The Bedlington Terrier is a small breed, standing between 38 cm to 44 cm in height. It has a distinctive arched loin and long pear-shaped head covered with profuse silky top knot at the crown. The body is covered with a linty coat of blue, liver or sandy colour. Its general appearance is like that of a little lamb which makes it easily distinguishable from other dog breeds. It has a mild and gentle expression when it is in the state of rest, having no signs of shyness or nervousness but a total opposite when it is aroused when it displays extreme alertness and immense energy. The head is narrow but deep and round and has no stop. The eyes are small and appears triangular while the low-set, velvety ears are triangular with rounded tips, covered with short, fine hair with white fringes at the tip and hang flat to the cheeks, almost reaching the corner of the mouth when pulled forward. The teeth form a complete scissor bite. It has a long tapering neck, straight front legs set wider apart at the chest, flat shoulders and muscular hindquarters.
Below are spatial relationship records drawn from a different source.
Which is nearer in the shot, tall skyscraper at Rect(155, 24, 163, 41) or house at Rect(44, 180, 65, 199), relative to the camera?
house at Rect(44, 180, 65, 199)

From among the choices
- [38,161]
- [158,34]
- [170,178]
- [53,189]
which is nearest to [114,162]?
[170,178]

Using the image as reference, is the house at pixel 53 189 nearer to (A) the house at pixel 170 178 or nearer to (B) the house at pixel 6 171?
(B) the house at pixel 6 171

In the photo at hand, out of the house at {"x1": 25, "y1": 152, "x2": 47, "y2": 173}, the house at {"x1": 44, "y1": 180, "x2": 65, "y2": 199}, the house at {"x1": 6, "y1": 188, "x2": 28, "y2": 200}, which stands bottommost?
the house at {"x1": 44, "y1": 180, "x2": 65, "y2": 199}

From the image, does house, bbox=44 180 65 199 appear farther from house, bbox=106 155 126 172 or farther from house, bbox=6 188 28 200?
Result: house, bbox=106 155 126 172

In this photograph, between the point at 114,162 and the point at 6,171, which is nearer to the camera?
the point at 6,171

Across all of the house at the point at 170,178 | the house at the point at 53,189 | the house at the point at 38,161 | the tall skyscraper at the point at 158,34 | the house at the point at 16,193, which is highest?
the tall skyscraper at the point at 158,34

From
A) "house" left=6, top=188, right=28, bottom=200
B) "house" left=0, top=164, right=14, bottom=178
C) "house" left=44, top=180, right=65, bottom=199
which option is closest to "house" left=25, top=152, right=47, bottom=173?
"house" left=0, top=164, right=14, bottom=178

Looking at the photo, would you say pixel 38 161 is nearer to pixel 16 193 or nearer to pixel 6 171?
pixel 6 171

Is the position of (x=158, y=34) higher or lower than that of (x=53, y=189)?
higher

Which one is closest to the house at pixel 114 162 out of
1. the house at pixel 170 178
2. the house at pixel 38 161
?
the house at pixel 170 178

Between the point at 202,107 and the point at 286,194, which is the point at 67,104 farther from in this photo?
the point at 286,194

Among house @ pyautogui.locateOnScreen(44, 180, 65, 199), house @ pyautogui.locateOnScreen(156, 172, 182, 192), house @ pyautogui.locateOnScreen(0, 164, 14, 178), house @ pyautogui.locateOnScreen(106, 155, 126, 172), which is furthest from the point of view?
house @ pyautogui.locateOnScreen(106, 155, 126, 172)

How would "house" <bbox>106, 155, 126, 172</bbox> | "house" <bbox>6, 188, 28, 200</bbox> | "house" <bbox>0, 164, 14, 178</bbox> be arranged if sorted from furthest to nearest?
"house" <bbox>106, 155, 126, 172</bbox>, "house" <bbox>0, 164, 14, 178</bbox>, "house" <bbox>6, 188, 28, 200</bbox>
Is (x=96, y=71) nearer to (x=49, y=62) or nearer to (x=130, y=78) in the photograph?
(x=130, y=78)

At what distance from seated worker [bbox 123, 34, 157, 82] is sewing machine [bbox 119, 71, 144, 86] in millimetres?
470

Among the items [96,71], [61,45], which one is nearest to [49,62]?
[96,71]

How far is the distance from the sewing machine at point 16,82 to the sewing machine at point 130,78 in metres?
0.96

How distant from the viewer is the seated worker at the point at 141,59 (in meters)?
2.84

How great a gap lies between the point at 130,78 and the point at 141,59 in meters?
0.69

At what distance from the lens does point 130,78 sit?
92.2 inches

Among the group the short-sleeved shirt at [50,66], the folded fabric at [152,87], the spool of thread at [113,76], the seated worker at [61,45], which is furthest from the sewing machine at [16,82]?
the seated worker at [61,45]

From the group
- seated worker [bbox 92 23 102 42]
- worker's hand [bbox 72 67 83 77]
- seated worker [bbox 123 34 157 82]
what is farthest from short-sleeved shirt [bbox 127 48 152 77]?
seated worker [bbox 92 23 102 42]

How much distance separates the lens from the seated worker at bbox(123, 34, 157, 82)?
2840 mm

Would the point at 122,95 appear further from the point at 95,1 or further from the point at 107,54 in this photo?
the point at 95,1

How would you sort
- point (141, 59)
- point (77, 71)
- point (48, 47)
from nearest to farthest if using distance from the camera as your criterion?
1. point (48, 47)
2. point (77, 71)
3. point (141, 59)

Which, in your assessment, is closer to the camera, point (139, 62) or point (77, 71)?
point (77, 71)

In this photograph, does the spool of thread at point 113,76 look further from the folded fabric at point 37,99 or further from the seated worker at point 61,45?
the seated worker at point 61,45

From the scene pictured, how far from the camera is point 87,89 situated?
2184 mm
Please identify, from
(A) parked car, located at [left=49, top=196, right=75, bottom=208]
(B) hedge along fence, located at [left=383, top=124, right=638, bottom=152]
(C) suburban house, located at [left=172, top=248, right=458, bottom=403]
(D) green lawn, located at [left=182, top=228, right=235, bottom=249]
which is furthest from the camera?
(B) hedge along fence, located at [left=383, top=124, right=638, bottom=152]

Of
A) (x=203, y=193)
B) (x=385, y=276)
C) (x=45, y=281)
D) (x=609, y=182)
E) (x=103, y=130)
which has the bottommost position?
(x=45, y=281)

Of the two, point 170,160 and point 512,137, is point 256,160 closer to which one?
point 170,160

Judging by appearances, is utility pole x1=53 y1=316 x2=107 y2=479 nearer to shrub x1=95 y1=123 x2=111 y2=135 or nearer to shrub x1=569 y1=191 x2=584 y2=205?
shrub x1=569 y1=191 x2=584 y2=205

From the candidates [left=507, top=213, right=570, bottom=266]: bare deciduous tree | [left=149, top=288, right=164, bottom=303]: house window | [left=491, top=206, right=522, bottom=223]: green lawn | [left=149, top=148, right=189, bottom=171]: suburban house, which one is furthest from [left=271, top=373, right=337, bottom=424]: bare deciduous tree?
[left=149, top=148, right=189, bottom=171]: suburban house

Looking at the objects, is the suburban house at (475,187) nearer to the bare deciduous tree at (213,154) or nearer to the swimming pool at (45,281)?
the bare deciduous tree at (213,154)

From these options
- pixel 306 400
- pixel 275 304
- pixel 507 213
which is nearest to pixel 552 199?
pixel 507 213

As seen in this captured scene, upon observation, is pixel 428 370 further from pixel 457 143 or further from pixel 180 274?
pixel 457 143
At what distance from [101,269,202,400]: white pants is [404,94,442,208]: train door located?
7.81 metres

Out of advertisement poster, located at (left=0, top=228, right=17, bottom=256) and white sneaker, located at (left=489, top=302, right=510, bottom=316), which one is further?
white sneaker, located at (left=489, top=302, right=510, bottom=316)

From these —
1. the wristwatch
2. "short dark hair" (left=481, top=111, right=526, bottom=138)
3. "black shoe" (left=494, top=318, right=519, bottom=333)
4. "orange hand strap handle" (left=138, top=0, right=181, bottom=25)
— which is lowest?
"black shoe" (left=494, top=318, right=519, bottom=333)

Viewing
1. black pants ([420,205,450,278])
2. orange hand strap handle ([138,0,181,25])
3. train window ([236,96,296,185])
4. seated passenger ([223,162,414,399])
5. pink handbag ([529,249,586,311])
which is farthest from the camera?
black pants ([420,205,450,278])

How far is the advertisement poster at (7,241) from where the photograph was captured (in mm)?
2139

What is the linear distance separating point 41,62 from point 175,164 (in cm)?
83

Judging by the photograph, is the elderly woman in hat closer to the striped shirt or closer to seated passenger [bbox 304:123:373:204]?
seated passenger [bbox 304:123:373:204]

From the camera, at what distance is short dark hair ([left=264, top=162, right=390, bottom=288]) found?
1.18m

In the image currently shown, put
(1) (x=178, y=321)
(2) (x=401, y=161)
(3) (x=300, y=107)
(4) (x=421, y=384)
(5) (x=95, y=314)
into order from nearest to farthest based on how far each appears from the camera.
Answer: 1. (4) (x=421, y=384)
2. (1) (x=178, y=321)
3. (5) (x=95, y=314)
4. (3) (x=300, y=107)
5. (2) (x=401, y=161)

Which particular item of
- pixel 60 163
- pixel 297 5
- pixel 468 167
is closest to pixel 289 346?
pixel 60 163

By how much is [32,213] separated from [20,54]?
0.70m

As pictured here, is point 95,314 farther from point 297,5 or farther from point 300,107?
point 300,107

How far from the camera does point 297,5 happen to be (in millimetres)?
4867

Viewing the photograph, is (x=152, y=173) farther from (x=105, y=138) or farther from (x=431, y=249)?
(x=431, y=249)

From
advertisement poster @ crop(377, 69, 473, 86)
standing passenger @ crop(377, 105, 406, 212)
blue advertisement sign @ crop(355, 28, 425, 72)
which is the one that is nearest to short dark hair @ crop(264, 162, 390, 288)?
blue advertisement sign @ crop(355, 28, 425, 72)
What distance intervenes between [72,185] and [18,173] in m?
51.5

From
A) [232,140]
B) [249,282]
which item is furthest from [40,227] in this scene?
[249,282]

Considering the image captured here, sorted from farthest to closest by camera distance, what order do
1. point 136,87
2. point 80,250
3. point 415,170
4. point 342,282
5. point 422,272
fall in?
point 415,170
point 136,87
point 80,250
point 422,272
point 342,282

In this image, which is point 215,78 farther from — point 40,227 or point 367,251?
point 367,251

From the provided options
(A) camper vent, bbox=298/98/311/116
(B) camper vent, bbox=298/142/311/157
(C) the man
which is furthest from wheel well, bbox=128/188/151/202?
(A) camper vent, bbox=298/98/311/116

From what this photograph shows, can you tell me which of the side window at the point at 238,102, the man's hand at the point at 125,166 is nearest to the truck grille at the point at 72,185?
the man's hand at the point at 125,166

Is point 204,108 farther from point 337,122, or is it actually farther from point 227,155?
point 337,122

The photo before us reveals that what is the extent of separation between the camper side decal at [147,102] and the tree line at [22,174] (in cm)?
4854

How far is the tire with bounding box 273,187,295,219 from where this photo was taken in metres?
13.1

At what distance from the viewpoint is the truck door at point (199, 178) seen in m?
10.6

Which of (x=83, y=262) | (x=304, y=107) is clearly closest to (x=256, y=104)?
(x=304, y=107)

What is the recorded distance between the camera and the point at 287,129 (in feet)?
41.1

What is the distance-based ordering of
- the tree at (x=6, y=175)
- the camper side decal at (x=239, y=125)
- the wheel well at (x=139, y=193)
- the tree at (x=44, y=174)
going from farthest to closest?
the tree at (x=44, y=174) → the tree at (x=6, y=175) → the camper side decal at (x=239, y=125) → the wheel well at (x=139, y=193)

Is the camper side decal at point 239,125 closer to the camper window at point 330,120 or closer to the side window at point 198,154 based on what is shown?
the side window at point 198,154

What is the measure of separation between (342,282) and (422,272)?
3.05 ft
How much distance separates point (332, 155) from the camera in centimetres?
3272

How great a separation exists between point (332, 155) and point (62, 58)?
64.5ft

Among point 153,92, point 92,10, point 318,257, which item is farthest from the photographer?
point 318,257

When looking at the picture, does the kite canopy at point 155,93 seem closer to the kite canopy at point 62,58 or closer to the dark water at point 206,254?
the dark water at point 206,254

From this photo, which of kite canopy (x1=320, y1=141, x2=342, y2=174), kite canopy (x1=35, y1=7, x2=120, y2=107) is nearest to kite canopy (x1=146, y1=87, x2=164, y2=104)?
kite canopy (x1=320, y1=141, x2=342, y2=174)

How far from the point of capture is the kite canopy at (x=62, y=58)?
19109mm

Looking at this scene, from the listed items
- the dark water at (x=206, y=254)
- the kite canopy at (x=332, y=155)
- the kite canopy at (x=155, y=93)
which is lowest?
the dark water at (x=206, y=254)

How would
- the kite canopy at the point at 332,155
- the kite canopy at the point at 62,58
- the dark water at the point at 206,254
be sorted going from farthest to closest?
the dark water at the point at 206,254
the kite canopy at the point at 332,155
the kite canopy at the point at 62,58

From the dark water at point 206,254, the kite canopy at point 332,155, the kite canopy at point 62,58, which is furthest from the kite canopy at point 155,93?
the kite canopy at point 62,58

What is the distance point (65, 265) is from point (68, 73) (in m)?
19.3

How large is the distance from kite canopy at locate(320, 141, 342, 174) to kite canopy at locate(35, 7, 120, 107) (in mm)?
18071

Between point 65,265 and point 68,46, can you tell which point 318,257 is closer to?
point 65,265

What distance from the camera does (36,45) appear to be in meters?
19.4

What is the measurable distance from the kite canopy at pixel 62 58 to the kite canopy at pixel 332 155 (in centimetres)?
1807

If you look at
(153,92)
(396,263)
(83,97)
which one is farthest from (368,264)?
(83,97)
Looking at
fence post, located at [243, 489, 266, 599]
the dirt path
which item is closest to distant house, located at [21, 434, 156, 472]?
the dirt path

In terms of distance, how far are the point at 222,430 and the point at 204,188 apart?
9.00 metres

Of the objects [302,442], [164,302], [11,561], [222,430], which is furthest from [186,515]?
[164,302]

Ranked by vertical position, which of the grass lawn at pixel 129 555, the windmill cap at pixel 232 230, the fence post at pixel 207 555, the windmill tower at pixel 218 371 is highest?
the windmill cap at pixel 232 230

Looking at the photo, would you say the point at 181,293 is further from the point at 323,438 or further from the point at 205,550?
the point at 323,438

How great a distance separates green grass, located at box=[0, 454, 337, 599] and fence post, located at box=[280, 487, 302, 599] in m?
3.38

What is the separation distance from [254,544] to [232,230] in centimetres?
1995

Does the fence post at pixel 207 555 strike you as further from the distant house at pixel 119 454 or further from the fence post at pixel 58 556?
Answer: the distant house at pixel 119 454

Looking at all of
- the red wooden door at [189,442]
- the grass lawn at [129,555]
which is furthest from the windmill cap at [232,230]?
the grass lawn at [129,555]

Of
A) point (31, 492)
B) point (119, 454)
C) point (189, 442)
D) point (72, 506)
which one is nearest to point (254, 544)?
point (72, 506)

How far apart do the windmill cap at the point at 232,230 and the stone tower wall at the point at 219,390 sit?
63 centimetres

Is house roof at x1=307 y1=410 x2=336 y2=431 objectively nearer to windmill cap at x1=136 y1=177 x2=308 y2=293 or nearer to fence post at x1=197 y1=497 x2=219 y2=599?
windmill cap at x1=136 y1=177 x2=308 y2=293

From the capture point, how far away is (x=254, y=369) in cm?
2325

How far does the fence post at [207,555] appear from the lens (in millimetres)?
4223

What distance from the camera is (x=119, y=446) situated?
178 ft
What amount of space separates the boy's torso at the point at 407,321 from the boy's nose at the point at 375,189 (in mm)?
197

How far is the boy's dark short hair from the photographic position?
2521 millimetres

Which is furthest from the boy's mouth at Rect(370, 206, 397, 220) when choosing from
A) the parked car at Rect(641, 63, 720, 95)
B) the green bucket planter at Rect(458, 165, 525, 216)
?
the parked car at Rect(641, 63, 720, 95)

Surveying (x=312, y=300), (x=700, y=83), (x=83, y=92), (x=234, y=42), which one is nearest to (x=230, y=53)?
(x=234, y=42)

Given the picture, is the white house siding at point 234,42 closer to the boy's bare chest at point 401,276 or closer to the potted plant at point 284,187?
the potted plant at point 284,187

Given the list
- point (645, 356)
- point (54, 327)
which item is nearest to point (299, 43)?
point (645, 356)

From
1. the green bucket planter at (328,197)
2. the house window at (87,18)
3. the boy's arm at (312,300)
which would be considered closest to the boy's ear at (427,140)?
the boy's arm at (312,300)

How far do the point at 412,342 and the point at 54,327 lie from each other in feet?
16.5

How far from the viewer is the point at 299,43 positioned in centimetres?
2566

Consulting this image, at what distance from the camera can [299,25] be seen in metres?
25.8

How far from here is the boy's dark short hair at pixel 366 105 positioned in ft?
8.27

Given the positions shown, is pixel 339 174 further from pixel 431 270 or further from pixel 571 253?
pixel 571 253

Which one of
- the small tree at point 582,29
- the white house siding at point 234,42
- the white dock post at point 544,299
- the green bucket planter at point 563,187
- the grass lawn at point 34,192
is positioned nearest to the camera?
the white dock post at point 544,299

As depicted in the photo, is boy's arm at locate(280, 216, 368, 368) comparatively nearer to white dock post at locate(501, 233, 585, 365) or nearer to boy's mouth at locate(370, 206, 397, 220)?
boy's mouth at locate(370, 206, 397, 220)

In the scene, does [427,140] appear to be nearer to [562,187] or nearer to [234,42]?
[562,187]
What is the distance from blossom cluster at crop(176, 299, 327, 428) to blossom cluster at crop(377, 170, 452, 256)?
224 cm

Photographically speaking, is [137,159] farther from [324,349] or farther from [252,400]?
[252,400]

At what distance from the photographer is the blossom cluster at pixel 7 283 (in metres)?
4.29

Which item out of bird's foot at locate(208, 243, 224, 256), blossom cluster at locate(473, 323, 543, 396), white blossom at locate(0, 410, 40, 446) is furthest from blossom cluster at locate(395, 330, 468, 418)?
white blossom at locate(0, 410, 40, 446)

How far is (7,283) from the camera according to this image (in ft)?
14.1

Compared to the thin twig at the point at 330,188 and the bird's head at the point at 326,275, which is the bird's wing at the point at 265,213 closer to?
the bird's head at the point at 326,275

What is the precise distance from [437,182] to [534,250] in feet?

The back is naturally arched over the loin which gives a tucked-up underline profile. The moderately long tail is thick at the base and tapers to a point, carried low and curved. All four legs are cushioned by long hare-like feet with thick and well-closed up pads.
There are many opinions regarding the exact bloodline of the Bedlington Terrier but one thing is certain: it was developed and came from the town of Bedlington in Northumberland, England. The most popular belief regarding its origin is that the breed used to belong exclusively to the gypsies in the Rothbury Forest during the 18th century. It was known back then as the Rothbury Terrier and it was utilized as a hunting companion used to go after foxes and hares. It was also used by the miners of Bedlington in hunting down vermin. Back then, there were two types of terrier – the rough coat and the smooth coat. However, these breeds eventually died out and became extinct by the 1870s, being replaced by breeds that descended from them. Among these are the Dandie Dinmont Terrier and the Bedlington Terrier which descended from the rough coat variety through selective breeding.
This spirited little dog is very lively, alert, inquisitive and full of confidence with strong hunting instincts. It is quite aggressive when it sees small animals such as mice, rats, guinea pigs, and similar animals. As a family pet, it is generally good-natured with an affectionate attitude. Sometimes, the Bedlington Terrier has a comical attitude and will act like a clown to get noticed by its owner. When it wants attention, it will throw itself in the centre of family activities. Its alertness makes it a great watchdog. It is a fast runner and a good swimmer. It is known for its intelligence and will not typically start a fight but will not back down when provoked by other dogs.
The Bedlington Terrier is an intelligent dog and is easy to train. It requires positive reinforcement from a firm and consistent handler and will never respond to harsh or coercive training. Building a bond with the dog before training is very crucial in the dog’s training as it will easily obey commands from someone he/she trusts. Establish yourself as the leader of the pack, or the “alpha dog” if you will, so that the dog knows who is in charge. Once the dog knows you are the leader, it will successfully listen to your voice which will make training easier for the both of you.
The curly coat of the Bedlington Terrier sheds very little and requires moderate amount of grooming time. Clipping the coat every eight weeks is advisable. The ears are customarily shaved with a tassel on the tip. Regular brushing is recommended as well as keeping the ears clean from was and foreign materials.
Among the health problems that can affect the Bedlington Terrier are luxating patella, skin allergies, cataract, detached retina and copper toxicosis which is a serious liver disease. It is also prone to kidney problems, renal dysplasia, renal cortical hypoplasia, distichiasis and hypothyroidism. It has an average lifespan of 12 – 16 years. The most common cause of death according to a Kennel Club survey are urologic, old age and hepatic.
The Bedlington Terrier is a small breed with moderate energy and thus need moderate amounts of exercise. Daily long walks are ideal but too little will make the breed bored and may channel boredom into mischievous behaviour. It will do fine in an apartment home as long as it is sufficiently exercised. It is fairly active indoors and will do fine even without a yard to run or play to.
This breed is playful and affectionate which makes it a good family pet. It is very loving with children and will get along well with them, although it can become willful and stubborn at times. Early socialisation with other animals will usually make the Bedlington Terrier a good companion to other pets but it is advised to keep it away from other dogs with strong dominant behaviour. This dog is brave, energetic and super-fast that it will not back down from any fight.